The al Qaeda terrorists were known to be based in Afghanistan and Iraq. We invaded Afghanistan a month later to remove the al Qaeda based in Afghanistan and the government of Afghanistan that chose to do nothing about removing the al Qaeda based in Afghanistan. We fooled around for 18 months trying to convince the UN that Saddam possessed ready-to-use WMD before we finally also went after the al Qaeda based in Iraq and the government of Iraq that chose to do nothing about removing the al Qaeda based in Iraq. That delay cost many lives and just didn't and doesn't make sense.

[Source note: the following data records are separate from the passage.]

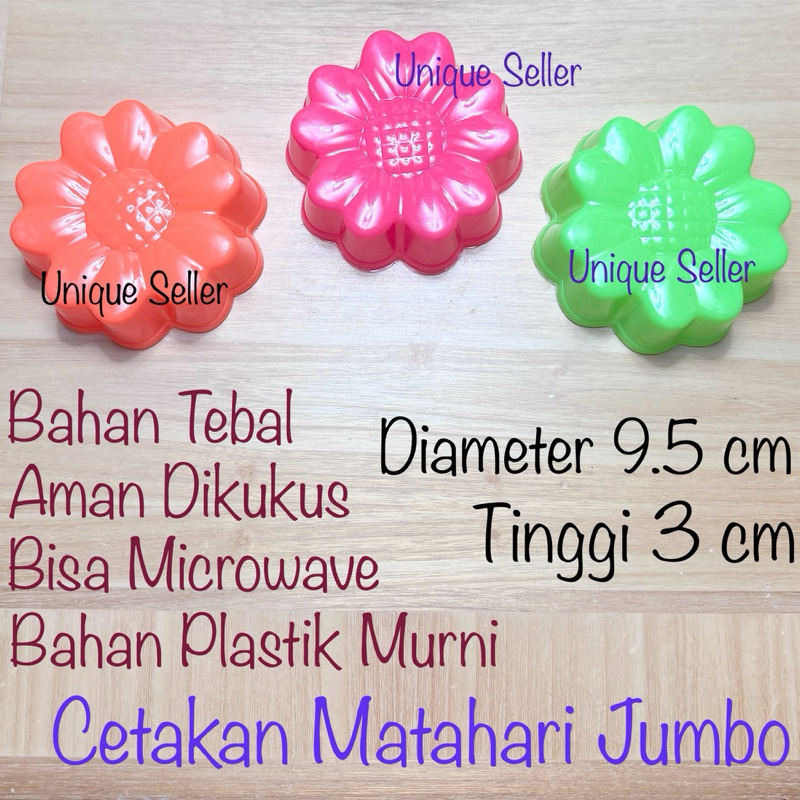 [Isi12] Cetakan Matahari Jumbo Plastik 9.5 cm / Cetakan Puding Pudding Nasi Bento Kue Bolu Matahari 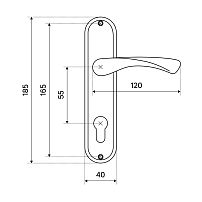 АЛЛЮР 103-1 55 мм CP хром Комплект ручек (12,20) АЛЛЮР 103-1 55 мм CP хром Комплект ручек (12,20)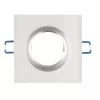 Led-line Einbaustrahler GU10 Einbaurahmen Einbauleuchte Ø75mm Bohrloch Glas Für LED Eckig Weiß Frosted 25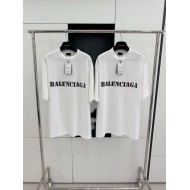 BALENCIAGA Blurred Lettering Printed Short Sleeve - White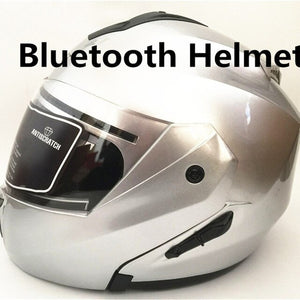 Bluetooth Flip Up Racing helmet Modular Dual lens Motorcycle Helmet full face Safe helmets Casco capacete casque moto S M L XL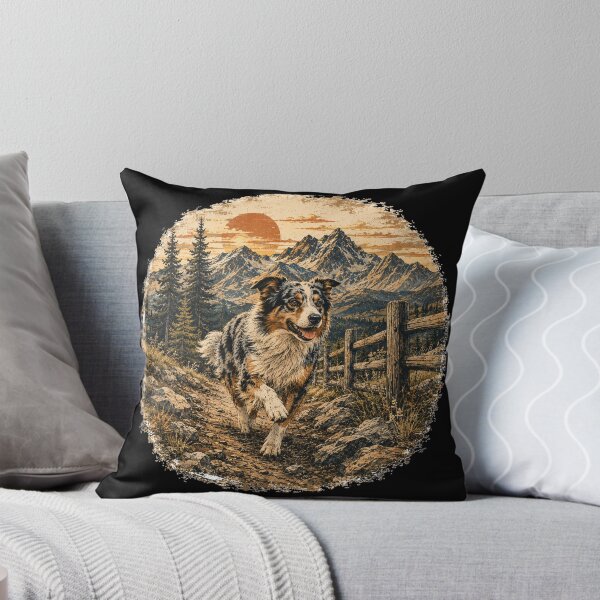 Item preview, Vintage Australian Shepherd Mountain Adventure designed and sold by ARDELVEX STUDIO.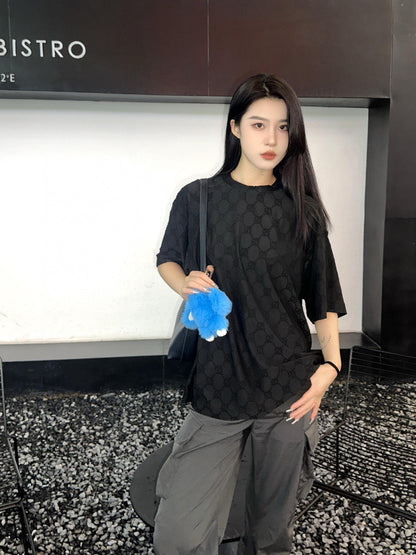 Gucci GG Patterned T-Shirt (Black) - logo - replica sneakers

It's not the facts about terrorism that I take task with, Ican, it's the lies. You can't trust liars. Therefore, you cannot trust them to tackle the WoT. Look to our despicable defenses if you want to see that. Look to our failure to curb OBL if you want to do that...Cycloptichorn

You are convince they lied. I am convinced they are gullible fools easily distracted and misled by gullible fools. Generally speaking, one cannot trust fools any more than one can trust liars. The liar knowingly falsely characterizes reality; the fool unknowingly falsely characterizes reality. Yet you among others are more concerned about collecting persuasive evidence that they are liars than you are about discussing how we should attempt to rectify the consequences of the specific actual mistakes, errors, bungles, blunders (whatever), they have made. I think that very foolish of you.

Again, if you know of someone, Democrat or Republican, who you think can more effectively deal with these realities, please name him or her, already.